- _AIM OF THE EXERCISE_
Omit the pictures and return exactly the stretch of the material below from the line with "Silhouette Image Of" through the line with "A man and his".

--

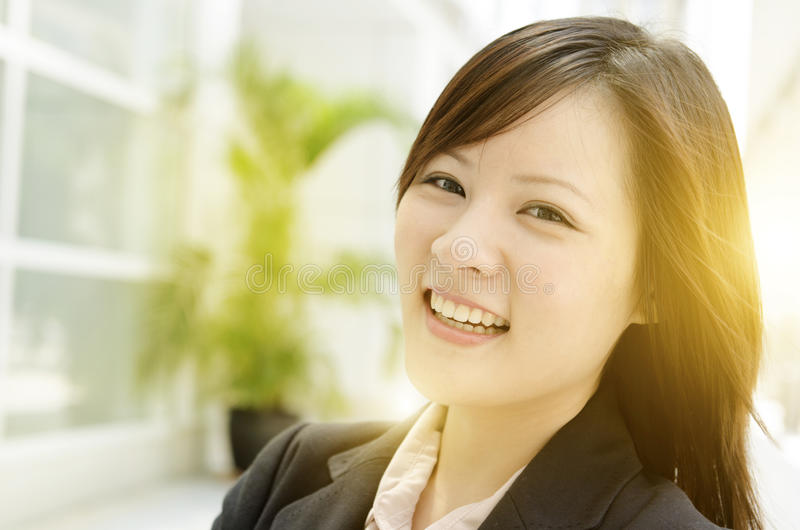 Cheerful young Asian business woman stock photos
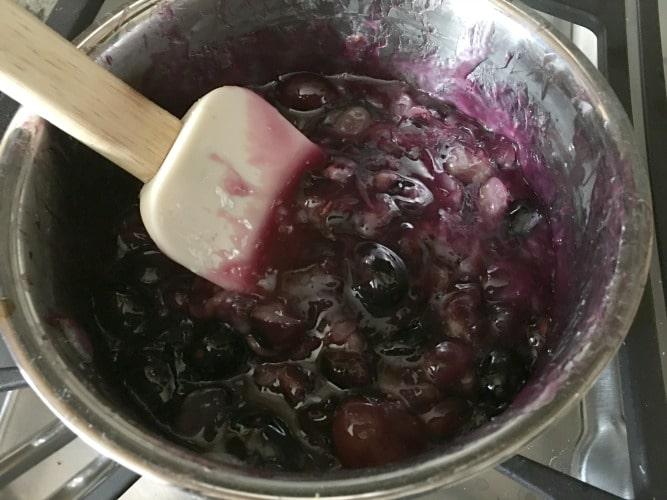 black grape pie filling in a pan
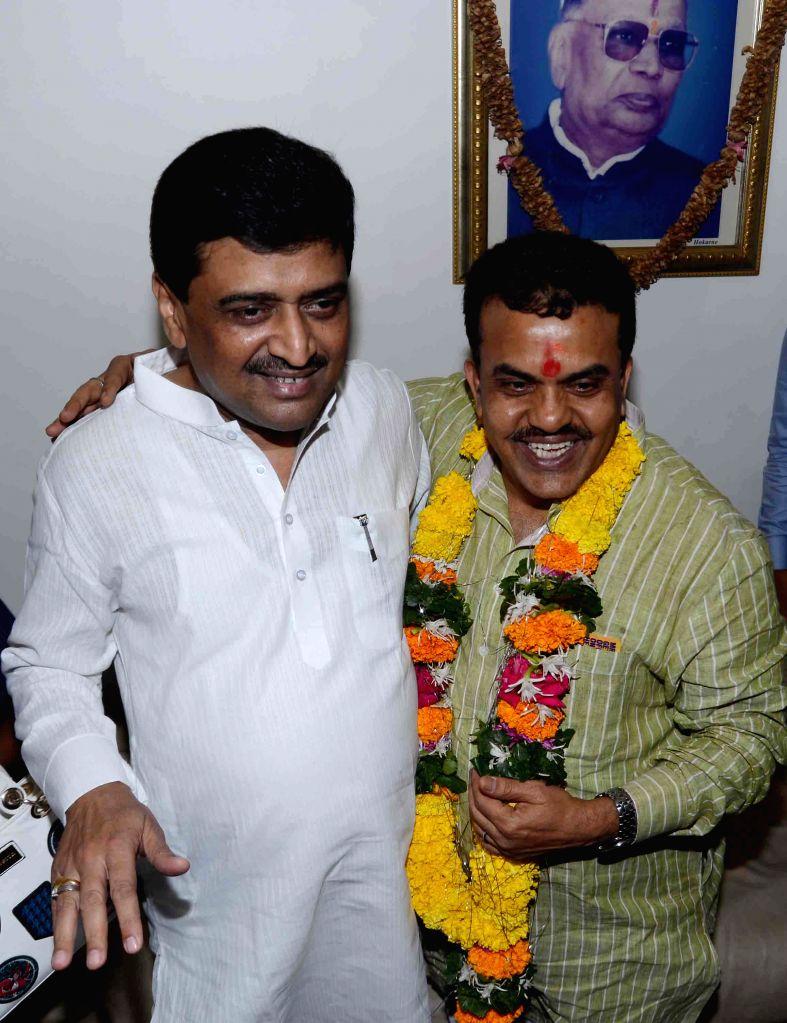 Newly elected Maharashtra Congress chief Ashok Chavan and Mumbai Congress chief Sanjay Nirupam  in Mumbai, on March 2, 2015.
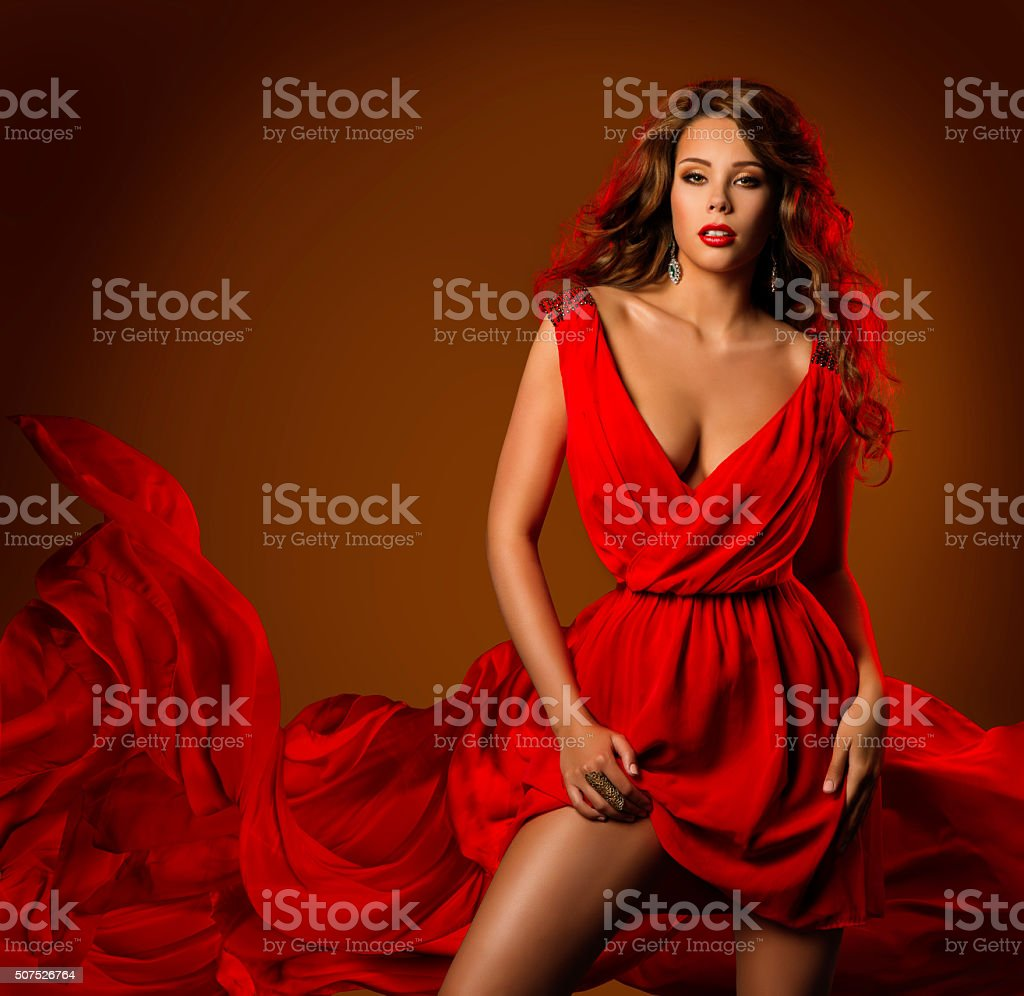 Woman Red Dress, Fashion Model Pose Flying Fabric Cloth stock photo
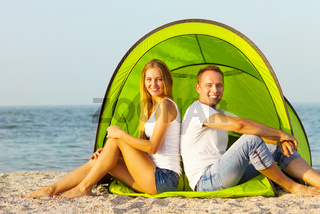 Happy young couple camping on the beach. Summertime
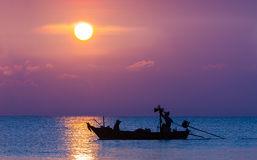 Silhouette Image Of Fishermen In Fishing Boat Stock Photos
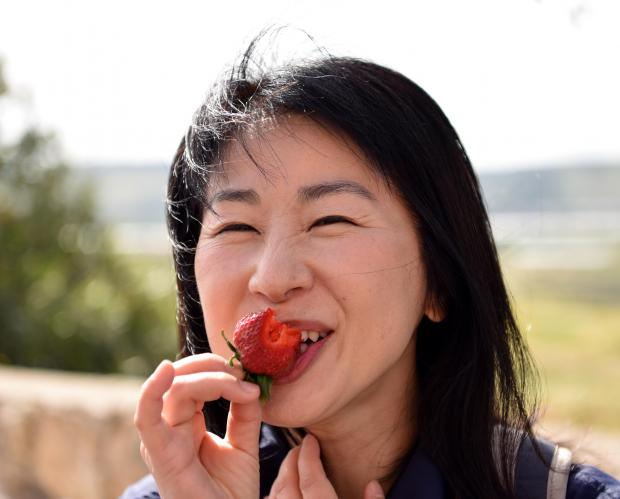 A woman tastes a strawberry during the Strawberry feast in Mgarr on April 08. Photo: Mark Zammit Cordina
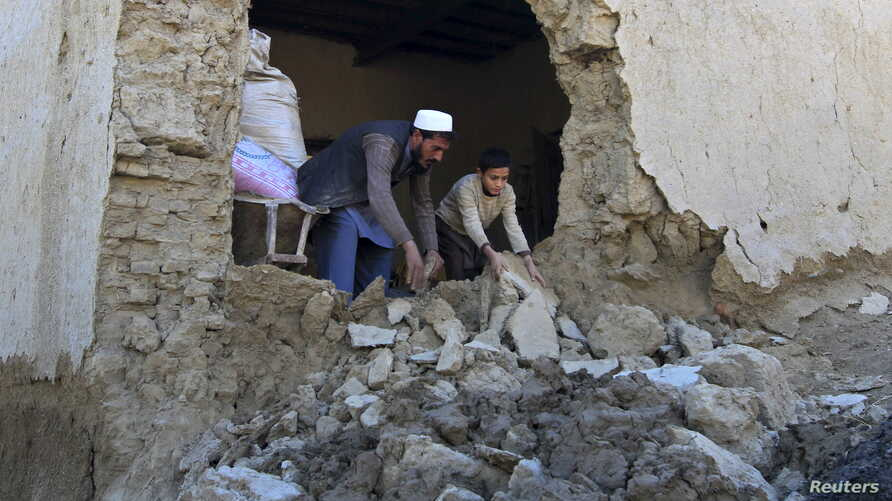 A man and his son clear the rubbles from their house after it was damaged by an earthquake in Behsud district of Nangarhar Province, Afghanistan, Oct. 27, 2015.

--

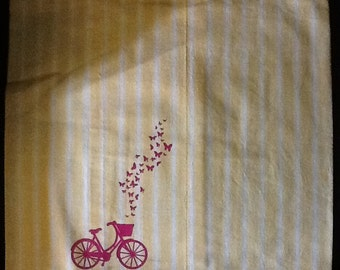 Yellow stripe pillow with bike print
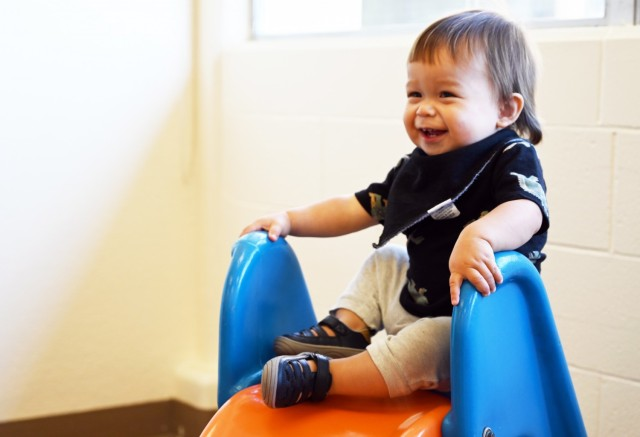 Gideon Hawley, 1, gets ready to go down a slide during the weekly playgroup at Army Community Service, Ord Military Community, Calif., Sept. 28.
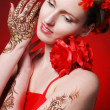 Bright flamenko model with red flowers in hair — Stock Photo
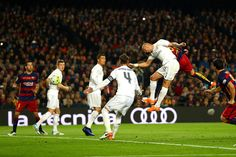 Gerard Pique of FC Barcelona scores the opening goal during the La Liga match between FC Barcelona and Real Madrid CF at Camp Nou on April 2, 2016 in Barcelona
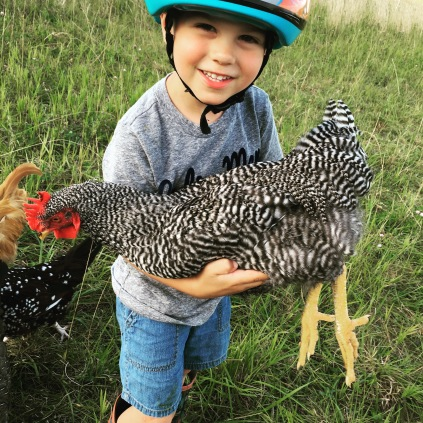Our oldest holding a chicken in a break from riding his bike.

--

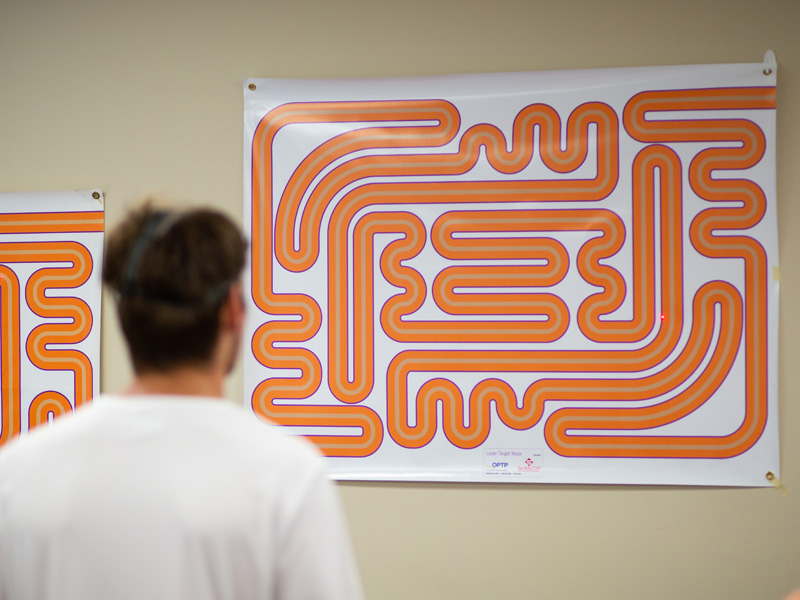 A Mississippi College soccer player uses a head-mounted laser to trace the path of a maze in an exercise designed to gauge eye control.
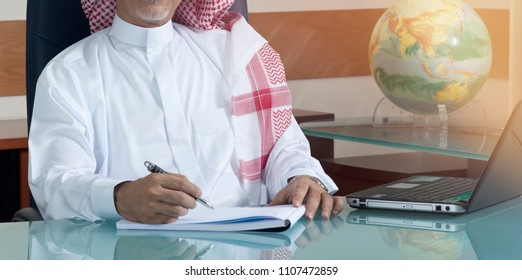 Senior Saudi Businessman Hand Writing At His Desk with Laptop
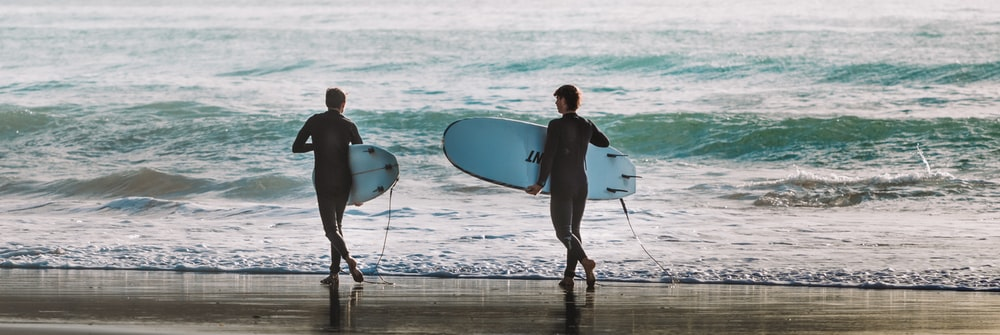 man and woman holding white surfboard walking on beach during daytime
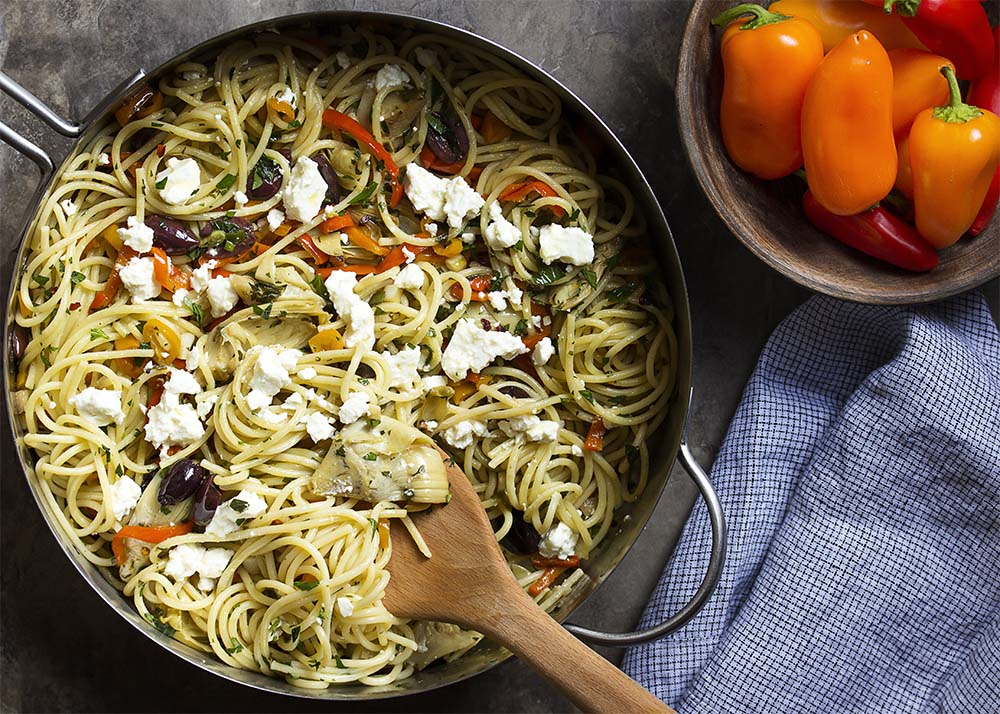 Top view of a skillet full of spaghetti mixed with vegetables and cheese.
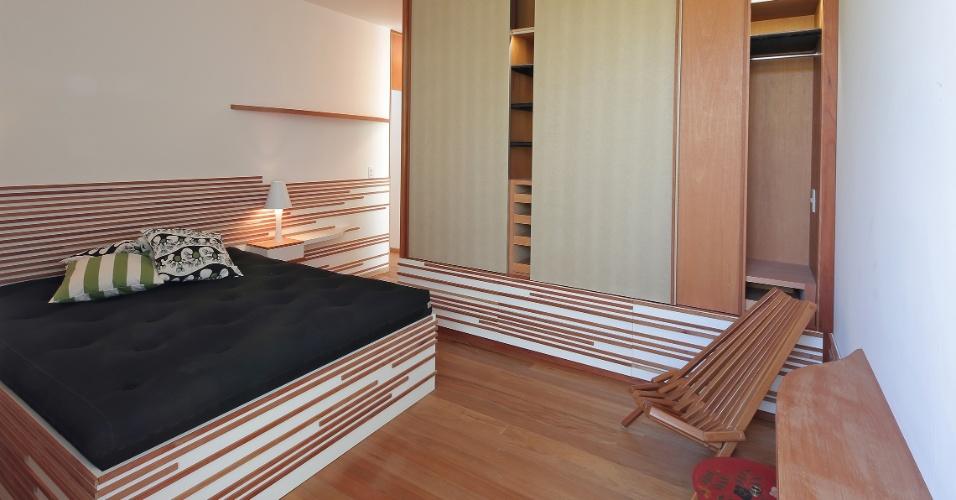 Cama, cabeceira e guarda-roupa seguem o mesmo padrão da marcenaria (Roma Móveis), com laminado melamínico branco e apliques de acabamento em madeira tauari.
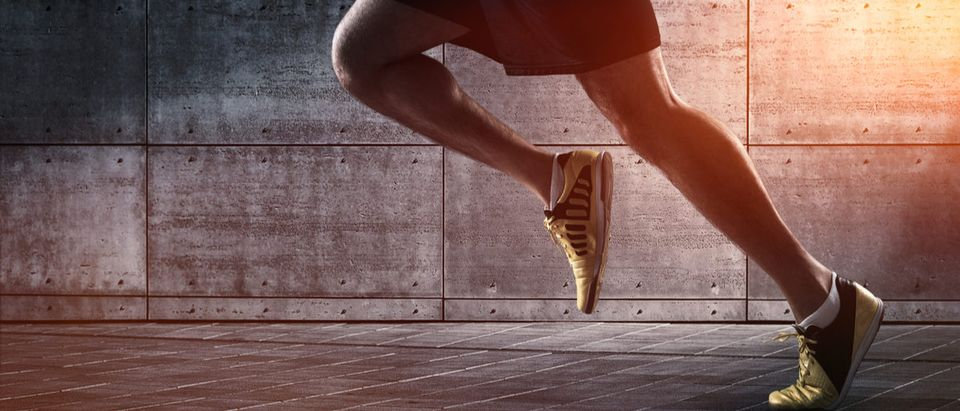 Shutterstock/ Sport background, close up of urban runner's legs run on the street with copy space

--

- _OUTPUT BELOW_
 Silhouette Image Of Fishermen In Fishing Boat Stock Photos
 A woman tastes a strawberry during the Strawberry feast in Mgarr on April 08. Photo: Mark Zammit Cordina
 A man and his son clear the rubbles from their house after it was damaged by an earthquake in Behsud district of Nangarhar Province, Afghanistan, Oct. 27, 2015.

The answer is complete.